> [Document extract]
★ ★ ★

Firewall is defined as a system designed to prevent unauthorized access to or from a private network. Firewalls can be integrated in both hardware and software. All messages communicating with the intranet pass through the firewall. The firewall inspects and blocks all messages that do not meet the security stipulations.

The fundamental principle is to give the administrator a single point where the preferred policies can be enforced. This single point of control allows the administrator to conceal characteristics of a private network and protect it.

Uses of Firewall

• Protect the system from the hackers from logging into machines on network.

• Provide a single access point from where security and audit can be imposed.

• Act as an effective phone tap and tracing tool.

• Provide an important logging and auditing function

• Provide information about the nature of traffic and the number of attempts made to break into it.

Firewall Loopholes

Firewalls cannot protect from attacks that do not go through the firewall. The prerequisite for a firewall to work is it must be a part of a consistent overall organizational security architecture.

A firewall can't protect the network against a traitor in the network environment. Although an industrial spy might export information through your firewall, the traitor just as likely to export it through a telephone, FAX machine, or floppy disk. Firewalls also cannot protect against social engineering.

Lastly, firewalls cannot protect against tunneling over most application protocols to trojaned or poorly written clients. Tunneling bad things over HTTP, SMTP, and other protocols is widely used.

Functionality of Firewalls

1. Packet Filtering: For each packet received, the packet filters gives permit/denial decision. The filtering rules are based on the packet header information. This information consists of the IP source address, the IP destination address, the encapsulated protocol, the TCP/UDP source port, the TCP/UDP destination port, and the ICMP message type.

2. Application level gateway: Application level gateway is a proxy that is installed on the gateway for each desired application. It does not allow direct exchange of packets. If a particular application does not have a proxy on the gateway, the service is not forwarded across the firewall.

★ ★ ★

Pick up the firewall text after its final sentence and keep writing in the same style.

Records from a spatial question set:
★ ★ ★

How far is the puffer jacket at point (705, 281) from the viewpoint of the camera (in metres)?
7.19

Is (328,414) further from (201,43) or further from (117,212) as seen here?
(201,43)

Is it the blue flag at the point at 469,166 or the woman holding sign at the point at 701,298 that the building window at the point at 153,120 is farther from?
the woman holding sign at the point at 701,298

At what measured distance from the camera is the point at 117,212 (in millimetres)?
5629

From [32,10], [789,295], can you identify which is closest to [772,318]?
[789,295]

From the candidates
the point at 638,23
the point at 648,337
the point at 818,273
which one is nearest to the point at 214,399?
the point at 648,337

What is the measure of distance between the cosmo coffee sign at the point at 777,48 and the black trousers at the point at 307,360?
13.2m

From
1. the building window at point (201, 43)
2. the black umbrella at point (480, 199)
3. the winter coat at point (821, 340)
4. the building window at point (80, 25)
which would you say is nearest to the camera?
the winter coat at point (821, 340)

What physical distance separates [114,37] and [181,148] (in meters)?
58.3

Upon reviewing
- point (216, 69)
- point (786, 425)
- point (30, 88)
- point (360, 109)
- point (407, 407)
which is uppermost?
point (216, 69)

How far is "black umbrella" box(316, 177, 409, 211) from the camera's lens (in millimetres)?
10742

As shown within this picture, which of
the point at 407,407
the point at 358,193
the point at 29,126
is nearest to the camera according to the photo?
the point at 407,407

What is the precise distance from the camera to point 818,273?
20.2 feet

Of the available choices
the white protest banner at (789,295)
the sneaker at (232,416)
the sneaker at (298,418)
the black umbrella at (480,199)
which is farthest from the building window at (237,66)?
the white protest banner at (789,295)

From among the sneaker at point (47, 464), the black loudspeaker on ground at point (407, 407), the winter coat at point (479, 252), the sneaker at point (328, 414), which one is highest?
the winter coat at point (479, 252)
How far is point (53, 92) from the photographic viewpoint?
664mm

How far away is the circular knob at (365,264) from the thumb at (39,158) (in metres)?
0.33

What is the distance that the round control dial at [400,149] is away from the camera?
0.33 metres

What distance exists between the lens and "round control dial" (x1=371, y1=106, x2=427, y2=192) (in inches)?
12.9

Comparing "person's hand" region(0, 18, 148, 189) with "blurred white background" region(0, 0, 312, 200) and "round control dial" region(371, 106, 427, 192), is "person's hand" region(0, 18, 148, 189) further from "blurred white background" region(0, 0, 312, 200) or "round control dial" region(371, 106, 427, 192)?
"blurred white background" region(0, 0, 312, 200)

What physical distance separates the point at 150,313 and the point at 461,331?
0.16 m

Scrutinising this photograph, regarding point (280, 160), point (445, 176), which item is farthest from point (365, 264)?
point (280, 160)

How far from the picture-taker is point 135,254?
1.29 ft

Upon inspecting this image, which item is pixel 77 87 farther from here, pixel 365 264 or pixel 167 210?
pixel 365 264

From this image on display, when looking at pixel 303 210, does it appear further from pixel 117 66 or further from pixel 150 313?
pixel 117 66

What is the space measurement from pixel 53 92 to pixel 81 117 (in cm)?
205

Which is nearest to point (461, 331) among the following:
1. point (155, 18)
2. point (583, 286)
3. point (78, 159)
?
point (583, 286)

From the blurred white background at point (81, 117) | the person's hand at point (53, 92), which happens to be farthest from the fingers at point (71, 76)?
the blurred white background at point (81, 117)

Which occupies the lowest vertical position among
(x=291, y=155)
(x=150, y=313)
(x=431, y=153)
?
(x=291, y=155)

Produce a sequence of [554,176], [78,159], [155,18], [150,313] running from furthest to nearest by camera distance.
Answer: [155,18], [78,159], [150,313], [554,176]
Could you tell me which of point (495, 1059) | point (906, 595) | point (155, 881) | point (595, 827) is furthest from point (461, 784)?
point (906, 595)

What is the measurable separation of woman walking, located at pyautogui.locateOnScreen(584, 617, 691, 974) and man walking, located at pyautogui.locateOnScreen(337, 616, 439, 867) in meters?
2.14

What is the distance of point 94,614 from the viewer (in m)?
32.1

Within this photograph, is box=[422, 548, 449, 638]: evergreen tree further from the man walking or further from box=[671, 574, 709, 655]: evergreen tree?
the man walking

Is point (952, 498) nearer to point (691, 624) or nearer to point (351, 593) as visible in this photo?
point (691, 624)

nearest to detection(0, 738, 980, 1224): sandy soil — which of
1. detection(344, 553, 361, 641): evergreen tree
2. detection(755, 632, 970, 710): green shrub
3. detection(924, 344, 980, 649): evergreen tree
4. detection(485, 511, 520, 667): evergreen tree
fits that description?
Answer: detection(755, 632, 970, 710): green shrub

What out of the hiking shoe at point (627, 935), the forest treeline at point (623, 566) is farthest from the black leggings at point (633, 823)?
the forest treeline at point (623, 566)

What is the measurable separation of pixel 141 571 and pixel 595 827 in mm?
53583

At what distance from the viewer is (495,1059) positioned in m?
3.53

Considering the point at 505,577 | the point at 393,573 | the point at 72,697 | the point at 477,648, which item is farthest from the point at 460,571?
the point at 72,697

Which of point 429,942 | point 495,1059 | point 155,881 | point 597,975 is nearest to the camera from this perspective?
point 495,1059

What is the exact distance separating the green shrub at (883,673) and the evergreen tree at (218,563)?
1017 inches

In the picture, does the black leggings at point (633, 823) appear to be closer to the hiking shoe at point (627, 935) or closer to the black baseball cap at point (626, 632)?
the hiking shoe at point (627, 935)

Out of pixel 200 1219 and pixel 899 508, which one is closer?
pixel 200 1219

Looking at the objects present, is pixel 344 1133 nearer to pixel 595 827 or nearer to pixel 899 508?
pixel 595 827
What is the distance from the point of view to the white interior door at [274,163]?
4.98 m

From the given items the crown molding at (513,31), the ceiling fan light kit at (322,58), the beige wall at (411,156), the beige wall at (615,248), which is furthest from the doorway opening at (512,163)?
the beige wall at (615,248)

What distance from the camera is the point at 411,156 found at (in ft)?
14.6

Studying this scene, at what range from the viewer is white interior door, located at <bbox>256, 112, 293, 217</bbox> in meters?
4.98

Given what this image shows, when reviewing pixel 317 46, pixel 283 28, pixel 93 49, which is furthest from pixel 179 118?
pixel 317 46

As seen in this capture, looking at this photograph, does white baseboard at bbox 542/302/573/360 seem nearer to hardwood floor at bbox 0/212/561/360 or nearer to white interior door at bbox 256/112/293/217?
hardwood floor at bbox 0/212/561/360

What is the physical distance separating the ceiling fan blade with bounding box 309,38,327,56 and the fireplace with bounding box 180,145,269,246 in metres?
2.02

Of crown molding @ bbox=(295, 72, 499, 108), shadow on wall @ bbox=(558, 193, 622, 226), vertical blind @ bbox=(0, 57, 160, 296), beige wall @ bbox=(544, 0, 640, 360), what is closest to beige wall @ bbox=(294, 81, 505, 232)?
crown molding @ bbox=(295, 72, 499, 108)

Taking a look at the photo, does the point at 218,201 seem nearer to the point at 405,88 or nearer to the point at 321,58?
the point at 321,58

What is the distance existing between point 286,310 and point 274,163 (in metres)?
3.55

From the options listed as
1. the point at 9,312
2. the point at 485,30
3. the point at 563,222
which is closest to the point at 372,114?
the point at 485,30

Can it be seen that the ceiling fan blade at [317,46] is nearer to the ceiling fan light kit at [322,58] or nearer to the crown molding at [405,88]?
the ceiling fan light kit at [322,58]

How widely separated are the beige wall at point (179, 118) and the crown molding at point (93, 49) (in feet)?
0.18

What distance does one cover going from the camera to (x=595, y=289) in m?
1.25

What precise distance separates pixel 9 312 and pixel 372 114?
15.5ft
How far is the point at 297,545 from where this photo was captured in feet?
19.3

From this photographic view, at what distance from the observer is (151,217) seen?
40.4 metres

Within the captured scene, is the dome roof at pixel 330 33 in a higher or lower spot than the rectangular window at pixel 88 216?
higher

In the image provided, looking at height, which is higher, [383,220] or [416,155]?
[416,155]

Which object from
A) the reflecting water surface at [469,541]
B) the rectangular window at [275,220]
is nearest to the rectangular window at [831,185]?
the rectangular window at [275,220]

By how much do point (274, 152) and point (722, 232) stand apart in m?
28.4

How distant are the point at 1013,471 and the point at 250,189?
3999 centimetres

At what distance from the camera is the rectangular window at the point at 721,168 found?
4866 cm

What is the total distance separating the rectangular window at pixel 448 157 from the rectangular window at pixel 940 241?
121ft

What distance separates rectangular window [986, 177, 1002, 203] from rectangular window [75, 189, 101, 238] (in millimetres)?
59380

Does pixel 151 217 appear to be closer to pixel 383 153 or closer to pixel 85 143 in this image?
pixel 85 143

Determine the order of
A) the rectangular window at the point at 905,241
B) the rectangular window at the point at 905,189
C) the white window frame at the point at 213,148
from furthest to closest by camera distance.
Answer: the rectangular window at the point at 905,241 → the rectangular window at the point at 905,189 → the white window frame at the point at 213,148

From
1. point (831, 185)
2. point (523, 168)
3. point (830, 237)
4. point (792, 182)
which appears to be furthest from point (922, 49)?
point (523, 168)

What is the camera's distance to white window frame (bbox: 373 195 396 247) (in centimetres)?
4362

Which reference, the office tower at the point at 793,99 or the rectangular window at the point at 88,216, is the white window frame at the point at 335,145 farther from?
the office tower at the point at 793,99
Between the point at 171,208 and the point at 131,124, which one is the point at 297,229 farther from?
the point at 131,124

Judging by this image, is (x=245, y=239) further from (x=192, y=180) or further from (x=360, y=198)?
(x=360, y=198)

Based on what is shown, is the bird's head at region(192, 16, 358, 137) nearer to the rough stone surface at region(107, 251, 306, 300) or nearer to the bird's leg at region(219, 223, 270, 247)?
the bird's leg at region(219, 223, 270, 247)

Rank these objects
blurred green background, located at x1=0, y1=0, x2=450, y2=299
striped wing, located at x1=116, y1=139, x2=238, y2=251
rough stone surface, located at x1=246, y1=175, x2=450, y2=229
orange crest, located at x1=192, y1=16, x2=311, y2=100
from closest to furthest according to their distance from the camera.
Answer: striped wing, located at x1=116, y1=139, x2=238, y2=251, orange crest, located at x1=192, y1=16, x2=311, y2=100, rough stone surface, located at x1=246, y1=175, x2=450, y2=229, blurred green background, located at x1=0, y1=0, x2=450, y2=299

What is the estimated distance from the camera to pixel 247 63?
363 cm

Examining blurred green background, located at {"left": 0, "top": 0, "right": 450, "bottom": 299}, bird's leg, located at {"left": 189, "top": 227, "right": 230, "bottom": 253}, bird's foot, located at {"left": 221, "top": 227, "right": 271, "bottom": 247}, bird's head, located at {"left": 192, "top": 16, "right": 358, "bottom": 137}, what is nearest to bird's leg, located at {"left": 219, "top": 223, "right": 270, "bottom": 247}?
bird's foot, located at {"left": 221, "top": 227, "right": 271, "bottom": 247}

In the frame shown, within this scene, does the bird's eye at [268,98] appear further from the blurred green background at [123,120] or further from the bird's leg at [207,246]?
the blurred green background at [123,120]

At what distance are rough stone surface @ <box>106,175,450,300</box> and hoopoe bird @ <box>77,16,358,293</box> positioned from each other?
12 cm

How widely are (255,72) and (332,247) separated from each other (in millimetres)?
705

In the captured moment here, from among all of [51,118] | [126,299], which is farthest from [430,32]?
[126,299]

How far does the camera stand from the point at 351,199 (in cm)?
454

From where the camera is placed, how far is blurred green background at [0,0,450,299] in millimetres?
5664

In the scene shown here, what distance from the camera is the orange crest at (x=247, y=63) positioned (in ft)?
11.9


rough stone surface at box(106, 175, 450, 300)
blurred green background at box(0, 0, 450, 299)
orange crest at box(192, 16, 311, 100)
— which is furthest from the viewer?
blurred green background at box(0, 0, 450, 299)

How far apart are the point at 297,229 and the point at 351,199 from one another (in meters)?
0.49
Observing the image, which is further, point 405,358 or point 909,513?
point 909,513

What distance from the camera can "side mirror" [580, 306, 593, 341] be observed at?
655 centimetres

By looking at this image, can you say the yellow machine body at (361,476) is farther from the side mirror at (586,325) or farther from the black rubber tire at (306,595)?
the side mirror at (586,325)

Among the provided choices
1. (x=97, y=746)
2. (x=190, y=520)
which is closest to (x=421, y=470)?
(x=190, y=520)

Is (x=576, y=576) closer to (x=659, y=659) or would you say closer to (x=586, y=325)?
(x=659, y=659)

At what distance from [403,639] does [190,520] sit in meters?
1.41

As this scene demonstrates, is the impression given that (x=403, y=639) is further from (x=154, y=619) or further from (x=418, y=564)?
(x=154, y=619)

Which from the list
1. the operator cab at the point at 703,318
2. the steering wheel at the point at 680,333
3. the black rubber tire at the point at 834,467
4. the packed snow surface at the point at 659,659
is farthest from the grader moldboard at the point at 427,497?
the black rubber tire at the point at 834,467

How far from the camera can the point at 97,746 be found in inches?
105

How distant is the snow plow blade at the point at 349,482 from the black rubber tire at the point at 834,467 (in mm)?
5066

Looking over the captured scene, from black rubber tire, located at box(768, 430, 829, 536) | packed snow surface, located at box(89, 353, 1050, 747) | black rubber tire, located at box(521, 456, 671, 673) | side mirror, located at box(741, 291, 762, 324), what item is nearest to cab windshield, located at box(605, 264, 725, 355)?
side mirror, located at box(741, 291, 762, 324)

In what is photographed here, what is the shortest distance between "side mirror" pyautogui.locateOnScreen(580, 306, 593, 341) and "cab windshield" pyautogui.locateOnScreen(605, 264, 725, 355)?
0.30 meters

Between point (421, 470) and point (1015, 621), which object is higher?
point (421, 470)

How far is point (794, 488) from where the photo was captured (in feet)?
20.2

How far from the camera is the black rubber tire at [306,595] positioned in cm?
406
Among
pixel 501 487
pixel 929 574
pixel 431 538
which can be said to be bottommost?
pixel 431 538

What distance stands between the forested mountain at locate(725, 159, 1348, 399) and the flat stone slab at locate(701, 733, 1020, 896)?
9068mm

★ ★ ★

> [Expected answer]
3. Circuit level gateway: Circuit level gateway is a specific function that can be performed by an application level gateway. It does not perform any additional packet processing or filtering. It copies bytes back and forth between the inside and connection. It is often used for outgoing connections.

Basic Types of Firewalls

There are two types of firewalls:

• Network layer

• Application layer

Network layer firewalls

These firewalls use the source, destination addresses and ports in individual IP packets in making their decisions. A simple router is not able to make decisions about nature and destination of a packet. The distinguishing characteristic about network layer firewalls is they route traffic directly though them. They are very fast and tend to be very transparent to users.

Application layer firewalls

They are hosts running proxy servers. They permit no traffic directly between networks, and perform intricate logging and auditing of traffic passing through them. Modern application layer firewalls are completely transparent.

The network layer firewalls are becoming increasingly conscious of the information going through them. At the same time, application layer firewalls are becoming increasingly transparent. The end result is going to be a fast packet-screening system that logs and audits information as it passes through.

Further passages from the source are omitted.